PASSAGE ->
=======
Submitted by scott on

June 24 Saturday – In Dublin, N.H. Sam wrote to Joe Twichell. After several pages of bile dumped about Theodore Roosevelt, though he believed “praise & blame” were “unwarrantable terms when applied to coffee-mills”—in other words, man has no more control over his acts than a coffee-mill—Sam wrote of his work and daughters:

I began a new book here in this enchanting solitude 35 days ago. I have done 33 full days’ work on it. To-day I have not worked. There was another day in this present month wherein I did not work—you will know that date without my telling you.

I have written you to-day, not to do you a service, but to do myself one. There was bile in me. I had to empty it, or lose my day to-morrow. If I tried to empty it into the North American Review—oh, well, I couldn’t afford the risk. No, the certainty! The certainty that I wouldn’t be satisfied with the result; so I would burn it, & try again to-morrow; burn that, & try again next day. It happens so, nearly every time. I have a family to support, & I can’t afford this kind of dissipation. Last winter when I was sick I wrote a magazine article three times before I got it to suit me. I put $500 worth of work on it every day for ten days; & at last, when I got it to suit me it contained but 3,000 words—$900. I burned it, & said I would reform.

And I have reformed. I have to work my bile off, whenever it gets to where I can’t stand it, but I can work it off on you economically, because I don’t have to make it suit me. It may not suit you, but that isn’t any matter, I’m not writing it for that. I have used you as an equilibrium-restorer more than once in my time, & shall continue, I guess. I would like to use Mr. Rogers, & he is plenty good-natured enough, but it wouldn’t be fair to keep him busy rescuing me from my leather-headed business-snarls & make him read interminable bile-irruptions besides; I can’t use Howells, he is busy & old & lazy, & won’t stand it; I dasn’t use Clara, there’s things I have to say which she wouldn’t put up with—a very dear little ashcat, but has claws.

And so—you’re It.

I suppose you saw Clara day before yesterday. She wrote that she was going to ask you to stay over night in her house. I judge by that that Dr . Quintard is beginning to be less exacting with her, less strenuous. It’s a happy sign. Jean is in fine strength, & does a deal of wholesome driving & horsebacking. There is nothing like the open air; I often look out of the window myself. Love to you all. / Mark [MTP]. Note: the book Sam began 35 days prior (May 20) and abandoned on June 23 was the unfinished “3,000 Years Among the Microbes,” as told from the point of view of a cholera microbe. In Isabel’s journal for June 26, she states this letter had been “sent on Saturday and stopped,” indicating he may have delayed it or not sent it.
=======
DATA EXCERPTS ->
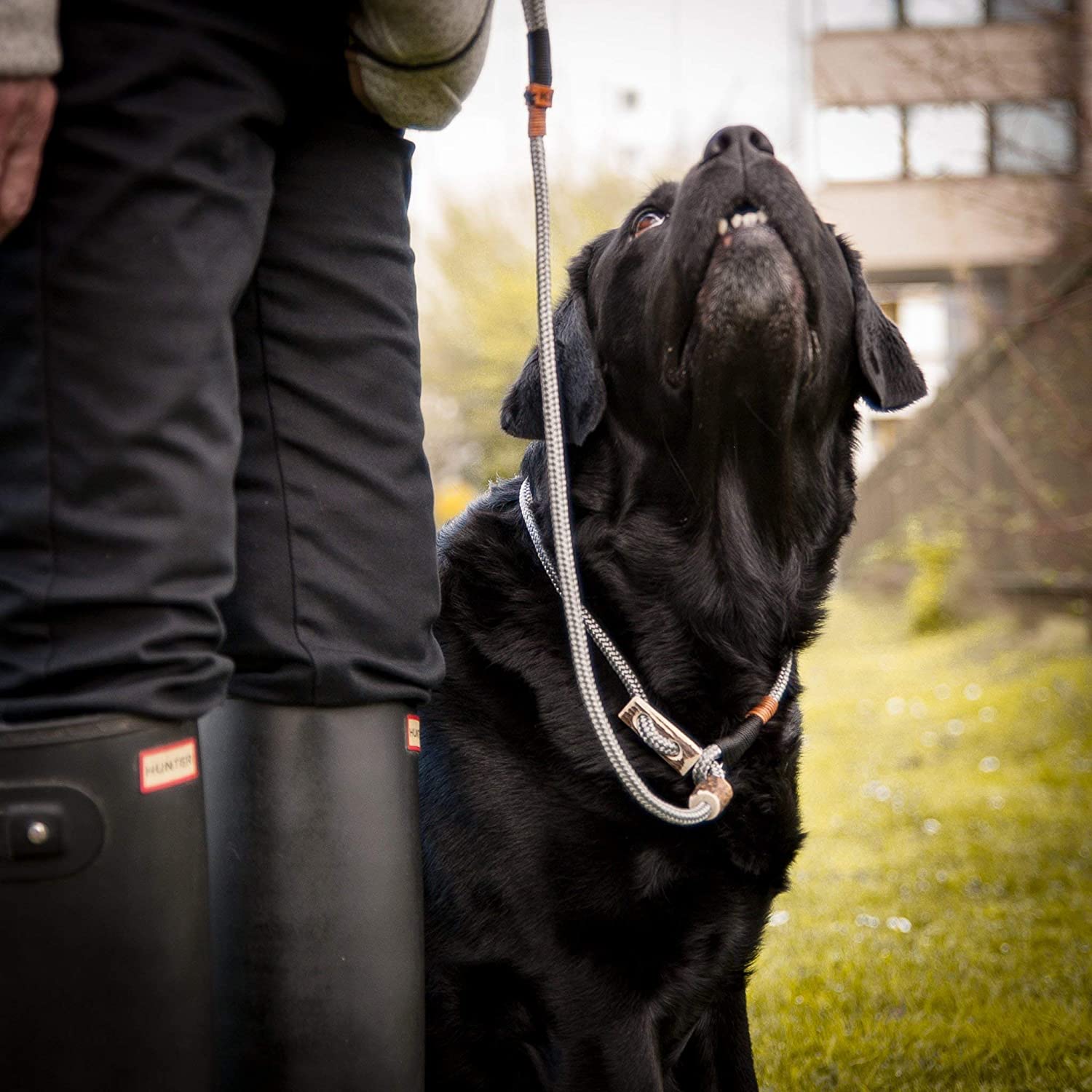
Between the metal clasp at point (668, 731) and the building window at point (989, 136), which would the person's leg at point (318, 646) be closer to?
=======
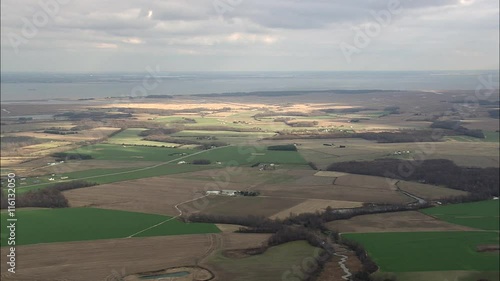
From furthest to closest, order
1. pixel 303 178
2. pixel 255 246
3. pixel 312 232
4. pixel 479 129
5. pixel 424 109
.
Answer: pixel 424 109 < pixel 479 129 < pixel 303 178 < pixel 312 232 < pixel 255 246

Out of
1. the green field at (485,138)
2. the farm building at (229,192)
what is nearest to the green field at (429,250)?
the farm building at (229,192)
=======
REQUIREMENT ->
Answer these about the Dublin letter entry:
(a) How many full days' work had Sam done on the new book?
(b) How much money were the 3,000 words of the magazine article worth?
(c) On what date did Isabel's journal mention the letter?
The lines above come from a different source than the text.

WRITTEN SOLUTION ->
(a) 33
(b) $900
(c) June 26